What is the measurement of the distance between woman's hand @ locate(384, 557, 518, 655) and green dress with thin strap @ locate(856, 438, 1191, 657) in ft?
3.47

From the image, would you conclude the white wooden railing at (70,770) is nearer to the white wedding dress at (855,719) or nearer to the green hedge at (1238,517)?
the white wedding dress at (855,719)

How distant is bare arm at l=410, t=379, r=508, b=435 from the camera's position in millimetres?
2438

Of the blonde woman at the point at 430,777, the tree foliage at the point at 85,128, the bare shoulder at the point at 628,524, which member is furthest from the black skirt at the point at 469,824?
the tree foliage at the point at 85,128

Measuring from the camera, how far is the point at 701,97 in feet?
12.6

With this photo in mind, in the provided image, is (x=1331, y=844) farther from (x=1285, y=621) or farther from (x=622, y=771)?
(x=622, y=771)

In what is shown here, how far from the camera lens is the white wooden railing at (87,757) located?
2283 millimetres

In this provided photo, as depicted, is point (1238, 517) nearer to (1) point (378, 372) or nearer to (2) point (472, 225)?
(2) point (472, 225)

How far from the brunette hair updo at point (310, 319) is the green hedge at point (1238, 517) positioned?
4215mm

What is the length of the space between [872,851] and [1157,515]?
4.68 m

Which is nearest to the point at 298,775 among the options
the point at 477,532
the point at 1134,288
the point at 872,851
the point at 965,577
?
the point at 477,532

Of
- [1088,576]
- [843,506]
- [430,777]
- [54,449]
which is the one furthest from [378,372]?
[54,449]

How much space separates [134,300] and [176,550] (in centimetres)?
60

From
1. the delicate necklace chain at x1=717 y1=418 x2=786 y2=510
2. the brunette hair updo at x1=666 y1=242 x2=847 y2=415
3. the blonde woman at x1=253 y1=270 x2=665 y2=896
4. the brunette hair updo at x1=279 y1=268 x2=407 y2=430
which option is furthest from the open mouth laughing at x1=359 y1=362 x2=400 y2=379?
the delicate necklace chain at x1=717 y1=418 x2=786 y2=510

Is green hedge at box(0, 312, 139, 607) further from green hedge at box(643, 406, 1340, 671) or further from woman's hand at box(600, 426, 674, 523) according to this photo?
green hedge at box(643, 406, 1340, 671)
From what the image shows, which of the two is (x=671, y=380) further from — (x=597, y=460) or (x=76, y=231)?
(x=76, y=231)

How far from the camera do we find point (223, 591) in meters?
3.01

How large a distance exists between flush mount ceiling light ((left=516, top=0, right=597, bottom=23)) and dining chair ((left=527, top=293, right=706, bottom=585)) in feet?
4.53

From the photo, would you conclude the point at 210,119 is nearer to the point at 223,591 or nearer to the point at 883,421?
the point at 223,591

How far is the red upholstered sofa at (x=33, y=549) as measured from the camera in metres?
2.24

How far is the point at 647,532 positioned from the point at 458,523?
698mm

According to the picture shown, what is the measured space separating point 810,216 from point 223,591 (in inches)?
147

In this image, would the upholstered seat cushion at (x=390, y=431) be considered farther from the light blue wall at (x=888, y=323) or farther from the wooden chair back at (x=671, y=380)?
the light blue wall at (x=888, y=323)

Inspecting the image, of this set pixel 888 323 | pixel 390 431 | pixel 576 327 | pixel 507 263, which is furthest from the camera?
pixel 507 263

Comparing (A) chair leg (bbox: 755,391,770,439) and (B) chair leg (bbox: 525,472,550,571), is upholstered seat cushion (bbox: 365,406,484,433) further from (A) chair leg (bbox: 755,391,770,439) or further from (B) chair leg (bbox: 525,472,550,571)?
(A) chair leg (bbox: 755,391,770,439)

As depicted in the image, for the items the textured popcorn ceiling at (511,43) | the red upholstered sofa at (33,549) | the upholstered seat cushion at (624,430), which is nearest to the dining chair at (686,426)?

######

▶ YOUR INSTRUCTIONS
Quote each line of the data above exactly as written.

▶ OUTPUT BELOW
What is the measurement of the distance between woman's hand @ locate(384, 557, 518, 655) and green dress with thin strap @ locate(856, 438, 1191, 657) in ft?
3.47

From the image, would you conclude the white wooden railing at (70,770) is nearer to the white wedding dress at (855,719) or nearer to the green hedge at (1238,517)?
the white wedding dress at (855,719)

How distant is bare arm at l=410, t=379, r=508, b=435 from the camera's position in millimetres?
2438

Of the blonde woman at the point at 430,777, the tree foliage at the point at 85,128, the bare shoulder at the point at 628,524, which member is furthest from the black skirt at the point at 469,824?
the tree foliage at the point at 85,128

Measuring from the camera, how far is the point at 701,97 in feet?
12.6

With this photo in mind, in the provided image, is (x=1331, y=844) farther from (x=1285, y=621) or farther from (x=622, y=771)?
(x=622, y=771)

In what is shown here, how far from the camera lens is the white wooden railing at (87,757) located?
2283 millimetres

In this provided photo, as depicted, is point (1238, 517) nearer to (1) point (378, 372) or nearer to (2) point (472, 225)?
(2) point (472, 225)

How far from the brunette hair updo at point (310, 319) is the green hedge at point (1238, 517) positioned?
4215mm

What is the length of the space between [872,851] and [1157,515]?
4.68 m

Which is nearest to the point at 298,775 among the options
the point at 477,532
the point at 1134,288
the point at 872,851
the point at 965,577
?
the point at 477,532

Of
- [1088,576]
- [843,506]
- [430,777]
- [54,449]
which is the one furthest from [378,372]?
[54,449]

How much space separates [134,300] and [176,550] (in centimetres)?
60

From
1. the delicate necklace chain at x1=717 y1=418 x2=786 y2=510
2. the brunette hair updo at x1=666 y1=242 x2=847 y2=415
3. the blonde woman at x1=253 y1=270 x2=665 y2=896
4. the brunette hair updo at x1=279 y1=268 x2=407 y2=430
which option is furthest from the open mouth laughing at x1=359 y1=362 x2=400 y2=379?
the delicate necklace chain at x1=717 y1=418 x2=786 y2=510

Is green hedge at box(0, 312, 139, 607) further from green hedge at box(643, 406, 1340, 671) or further from woman's hand at box(600, 426, 674, 523) according to this photo?
green hedge at box(643, 406, 1340, 671)
From what the image shows, which of the two is (x=671, y=380) further from — (x=597, y=460) or (x=76, y=231)?
(x=76, y=231)

How far from the camera do we find point (223, 591) in meters?
3.01

How large a distance exists between flush mount ceiling light ((left=516, top=0, right=597, bottom=23)) and dining chair ((left=527, top=293, right=706, bottom=585)) in feet?
4.53

From the photo, would you conclude the point at 210,119 is nearer to the point at 223,591 or nearer to the point at 883,421?
the point at 223,591

How far is the red upholstered sofa at (x=33, y=549) as measured from the camera in metres?
2.24

How far is the point at 647,532 positioned from the point at 458,523?
698mm

According to the picture shown, what is the measured space separating point 810,216 from point 223,591 (in inches)?
147

In this image, would the upholstered seat cushion at (x=390, y=431) be considered farther from the light blue wall at (x=888, y=323) or farther from the wooden chair back at (x=671, y=380)?
the light blue wall at (x=888, y=323)

Inspecting the image, of this set pixel 888 323 | pixel 390 431 | pixel 576 327 | pixel 507 263, which is furthest from the camera?
pixel 507 263

Comparing (A) chair leg (bbox: 755,391,770,439) and (B) chair leg (bbox: 525,472,550,571), is upholstered seat cushion (bbox: 365,406,484,433) further from (A) chair leg (bbox: 755,391,770,439) or further from (B) chair leg (bbox: 525,472,550,571)?
(A) chair leg (bbox: 755,391,770,439)

As depicted in the image, for the items the textured popcorn ceiling at (511,43) | the red upholstered sofa at (33,549) | the upholstered seat cushion at (624,430), which is nearest to the dining chair at (686,426)?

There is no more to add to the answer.